▶ **WHAT IS BEING ASKED**: Write out every entry below word for word, leaving out the pictures.

▶ **STORED ROWS**:

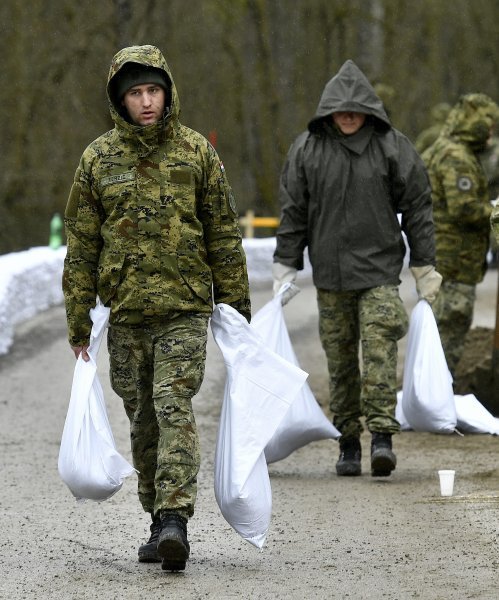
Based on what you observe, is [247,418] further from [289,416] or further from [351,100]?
[351,100]

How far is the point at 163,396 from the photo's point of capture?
6.02 meters

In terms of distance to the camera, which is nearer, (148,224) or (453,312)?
(148,224)

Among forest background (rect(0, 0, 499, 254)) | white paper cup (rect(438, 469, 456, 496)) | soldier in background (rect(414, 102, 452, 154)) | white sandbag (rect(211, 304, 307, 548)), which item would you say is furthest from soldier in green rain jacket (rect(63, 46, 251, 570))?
forest background (rect(0, 0, 499, 254))

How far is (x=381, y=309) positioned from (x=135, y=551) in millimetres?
2305

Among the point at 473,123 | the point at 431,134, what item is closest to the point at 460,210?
Answer: the point at 473,123

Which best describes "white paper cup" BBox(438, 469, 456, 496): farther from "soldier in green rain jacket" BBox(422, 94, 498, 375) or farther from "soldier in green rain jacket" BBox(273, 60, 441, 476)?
"soldier in green rain jacket" BBox(422, 94, 498, 375)

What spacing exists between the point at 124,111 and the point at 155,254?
57 centimetres

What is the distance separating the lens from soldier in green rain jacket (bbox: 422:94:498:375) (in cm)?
1045

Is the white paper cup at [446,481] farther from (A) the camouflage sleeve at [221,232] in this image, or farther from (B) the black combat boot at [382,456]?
(A) the camouflage sleeve at [221,232]

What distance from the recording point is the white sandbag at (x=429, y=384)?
853cm

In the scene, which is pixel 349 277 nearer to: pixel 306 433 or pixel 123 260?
pixel 306 433

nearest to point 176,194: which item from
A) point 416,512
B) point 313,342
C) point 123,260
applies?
point 123,260

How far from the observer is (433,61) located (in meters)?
39.3

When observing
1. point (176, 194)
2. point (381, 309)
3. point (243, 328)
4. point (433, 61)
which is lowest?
point (433, 61)
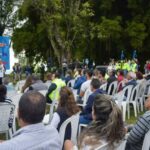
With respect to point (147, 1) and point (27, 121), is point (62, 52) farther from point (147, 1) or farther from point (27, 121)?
point (27, 121)

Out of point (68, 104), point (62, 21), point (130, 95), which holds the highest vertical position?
point (62, 21)

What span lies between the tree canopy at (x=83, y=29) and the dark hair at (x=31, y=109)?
2478 centimetres

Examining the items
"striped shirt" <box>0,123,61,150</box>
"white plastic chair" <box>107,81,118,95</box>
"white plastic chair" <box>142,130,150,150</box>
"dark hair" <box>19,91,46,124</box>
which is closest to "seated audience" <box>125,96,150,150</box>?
"white plastic chair" <box>142,130,150,150</box>

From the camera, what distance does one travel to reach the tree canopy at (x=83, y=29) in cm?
2930

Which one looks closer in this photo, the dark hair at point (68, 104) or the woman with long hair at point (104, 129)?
the woman with long hair at point (104, 129)

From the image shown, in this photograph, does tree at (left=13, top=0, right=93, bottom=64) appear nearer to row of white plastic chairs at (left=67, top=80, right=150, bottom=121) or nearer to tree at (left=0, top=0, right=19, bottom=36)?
tree at (left=0, top=0, right=19, bottom=36)

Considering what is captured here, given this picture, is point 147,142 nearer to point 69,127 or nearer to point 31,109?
point 69,127

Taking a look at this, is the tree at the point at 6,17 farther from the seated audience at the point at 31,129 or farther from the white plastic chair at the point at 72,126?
the seated audience at the point at 31,129

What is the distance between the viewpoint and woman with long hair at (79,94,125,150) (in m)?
4.19

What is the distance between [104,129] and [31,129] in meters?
1.04

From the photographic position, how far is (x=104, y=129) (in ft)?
13.9

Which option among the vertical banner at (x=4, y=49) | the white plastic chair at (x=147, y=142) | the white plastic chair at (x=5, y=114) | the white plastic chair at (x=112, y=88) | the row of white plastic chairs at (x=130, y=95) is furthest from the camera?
the vertical banner at (x=4, y=49)

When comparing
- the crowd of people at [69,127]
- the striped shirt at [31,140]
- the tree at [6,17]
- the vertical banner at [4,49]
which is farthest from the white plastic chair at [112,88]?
the tree at [6,17]

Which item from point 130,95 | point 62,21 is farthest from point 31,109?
point 62,21
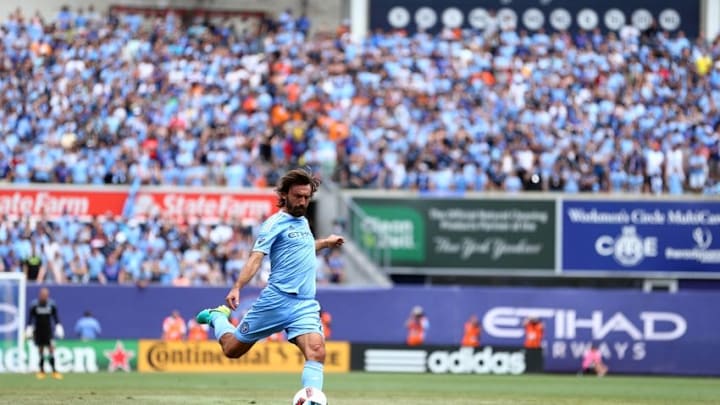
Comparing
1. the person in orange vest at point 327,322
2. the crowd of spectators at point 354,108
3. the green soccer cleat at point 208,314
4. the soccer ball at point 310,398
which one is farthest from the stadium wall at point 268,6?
the soccer ball at point 310,398

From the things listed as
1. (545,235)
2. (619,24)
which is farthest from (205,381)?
(619,24)

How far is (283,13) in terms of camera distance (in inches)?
1866

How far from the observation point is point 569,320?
36531mm

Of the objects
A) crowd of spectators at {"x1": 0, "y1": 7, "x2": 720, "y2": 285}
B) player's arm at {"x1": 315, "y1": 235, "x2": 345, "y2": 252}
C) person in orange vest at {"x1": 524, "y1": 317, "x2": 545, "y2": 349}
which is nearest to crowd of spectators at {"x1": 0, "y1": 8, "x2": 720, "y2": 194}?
crowd of spectators at {"x1": 0, "y1": 7, "x2": 720, "y2": 285}

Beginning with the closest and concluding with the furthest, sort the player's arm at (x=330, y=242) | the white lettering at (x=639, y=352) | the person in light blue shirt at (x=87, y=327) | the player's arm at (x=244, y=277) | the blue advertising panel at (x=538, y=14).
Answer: the player's arm at (x=244, y=277), the player's arm at (x=330, y=242), the person in light blue shirt at (x=87, y=327), the white lettering at (x=639, y=352), the blue advertising panel at (x=538, y=14)

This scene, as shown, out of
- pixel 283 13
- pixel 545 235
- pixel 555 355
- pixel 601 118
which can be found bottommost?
pixel 555 355

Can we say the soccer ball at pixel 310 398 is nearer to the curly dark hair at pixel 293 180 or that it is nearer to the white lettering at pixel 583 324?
the curly dark hair at pixel 293 180

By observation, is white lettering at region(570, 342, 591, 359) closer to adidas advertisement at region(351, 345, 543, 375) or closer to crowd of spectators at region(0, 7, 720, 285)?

▶ **RESPONSE TO THIS EXERCISE**:
Based on what you observe, is [247,418] further from [289,416] or further from [351,100]?
[351,100]

How far is the point at 163,396 from the photo's point of capture?
6.02 meters

In terms of distance to the camera, which is nearer, (148,224) or (453,312)?
(148,224)

Among forest background (rect(0, 0, 499, 254)) | white paper cup (rect(438, 469, 456, 496)) | soldier in background (rect(414, 102, 452, 154)) | white sandbag (rect(211, 304, 307, 548)), which item would you say is furthest from soldier in green rain jacket (rect(63, 46, 251, 570))?
forest background (rect(0, 0, 499, 254))

How far is (x=381, y=309) positioned from (x=135, y=551) in millimetres?
2305

Among the point at 473,123 | the point at 431,134, what item is closest to the point at 460,210?
Answer: the point at 473,123

Which best describes "white paper cup" BBox(438, 469, 456, 496): farther from "soldier in green rain jacket" BBox(422, 94, 498, 375) or farther from "soldier in green rain jacket" BBox(273, 60, 441, 476)?
"soldier in green rain jacket" BBox(422, 94, 498, 375)

What spacing exists between the point at 124,111 and the point at 155,254?
57 centimetres

What is the distance separating the lens from soldier in green rain jacket (bbox: 422:94:498:375) (in cm)?
1045

Is the white paper cup at [446,481] farther from (A) the camouflage sleeve at [221,232] in this image, or farther from (B) the black combat boot at [382,456]?
(A) the camouflage sleeve at [221,232]

What distance from the recording point is the white sandbag at (x=429, y=384)?
853cm

In the scene, which is pixel 349 277 nearer to: pixel 306 433 or pixel 123 260?
pixel 306 433

nearest to point 176,194: which item from
A) point 416,512
B) point 313,342
C) point 123,260
applies?
point 123,260

How far from the observer is (433,61) located (in meters)?
39.3

When observing
1. point (176, 194)
2. point (381, 309)
3. point (243, 328)
4. point (433, 61)
which is lowest?
point (433, 61)
With respect to point (147, 1) and point (27, 121), is point (62, 52) farther from point (147, 1) or farther from point (27, 121)?
point (27, 121)

Out of point (68, 104), point (62, 21), point (130, 95), which holds the highest vertical position?
point (62, 21)

What span lies between the tree canopy at (x=83, y=29) and the dark hair at (x=31, y=109)?
2478 centimetres

Examining the items
"striped shirt" <box>0,123,61,150</box>
"white plastic chair" <box>107,81,118,95</box>
"white plastic chair" <box>142,130,150,150</box>
"dark hair" <box>19,91,46,124</box>
which is closest to "seated audience" <box>125,96,150,150</box>?
"white plastic chair" <box>142,130,150,150</box>

From the camera, what distance does one travel to reach the tree canopy at (x=83, y=29) in cm?
2930

Which one looks closer in this photo, the dark hair at point (68, 104) or the woman with long hair at point (104, 129)?
the woman with long hair at point (104, 129)

From the image shown, in this photograph, does tree at (left=13, top=0, right=93, bottom=64) appear nearer to row of white plastic chairs at (left=67, top=80, right=150, bottom=121) or nearer to tree at (left=0, top=0, right=19, bottom=36)?
tree at (left=0, top=0, right=19, bottom=36)

Considering what is captured here, given this picture, is point 147,142 nearer to point 69,127 or nearer to point 31,109?
point 69,127

Taking a look at this, is the tree at the point at 6,17 farther from the seated audience at the point at 31,129 or farther from the white plastic chair at the point at 72,126?
the seated audience at the point at 31,129

What is the distance between the viewpoint and woman with long hair at (79,94,125,150) (in m)?
4.19

What is the distance between [104,129] and [31,129] in meters?
1.04

From the photographic position, how far is (x=104, y=129) (in ft)?
13.9

Which option among the vertical banner at (x=4, y=49) | the white plastic chair at (x=147, y=142) | the white plastic chair at (x=5, y=114) | the white plastic chair at (x=112, y=88) | the row of white plastic chairs at (x=130, y=95) is furthest from the camera?
the vertical banner at (x=4, y=49)

When comparing
- the crowd of people at [69,127]
- the striped shirt at [31,140]
- the tree at [6,17]
- the vertical banner at [4,49]
which is farthest from the white plastic chair at [112,88]?
the tree at [6,17]

Which item from point 130,95 | point 62,21 is farthest from point 31,109?
point 62,21
Comparing
1. the person in orange vest at point 327,322
2. the crowd of spectators at point 354,108
3. the green soccer cleat at point 208,314
4. the soccer ball at point 310,398
which one is farthest from the stadium wall at point 268,6?
the soccer ball at point 310,398

From the things listed as
1. (545,235)
2. (619,24)
which is farthest from (205,381)?
(619,24)

How far is (283,13) in terms of camera distance (in inches)?
1866

How far from the observation point is point 569,320?
36531mm

Of the objects
A) crowd of spectators at {"x1": 0, "y1": 7, "x2": 720, "y2": 285}
B) player's arm at {"x1": 315, "y1": 235, "x2": 345, "y2": 252}
C) person in orange vest at {"x1": 524, "y1": 317, "x2": 545, "y2": 349}
which is nearest to crowd of spectators at {"x1": 0, "y1": 8, "x2": 720, "y2": 194}?
crowd of spectators at {"x1": 0, "y1": 7, "x2": 720, "y2": 285}

Beginning with the closest and concluding with the furthest, sort the player's arm at (x=330, y=242) | the white lettering at (x=639, y=352) | the person in light blue shirt at (x=87, y=327) | the player's arm at (x=244, y=277) | the blue advertising panel at (x=538, y=14).
Answer: the player's arm at (x=244, y=277), the player's arm at (x=330, y=242), the person in light blue shirt at (x=87, y=327), the white lettering at (x=639, y=352), the blue advertising panel at (x=538, y=14)

This scene, as shown, out of
- pixel 283 13
- pixel 545 235
- pixel 555 355
- pixel 601 118
which can be found bottommost?
pixel 555 355

Can we say the soccer ball at pixel 310 398 is nearer to the curly dark hair at pixel 293 180 or that it is nearer to the white lettering at pixel 583 324?
the curly dark hair at pixel 293 180

By observation, is white lettering at region(570, 342, 591, 359) closer to adidas advertisement at region(351, 345, 543, 375) or closer to crowd of spectators at region(0, 7, 720, 285)?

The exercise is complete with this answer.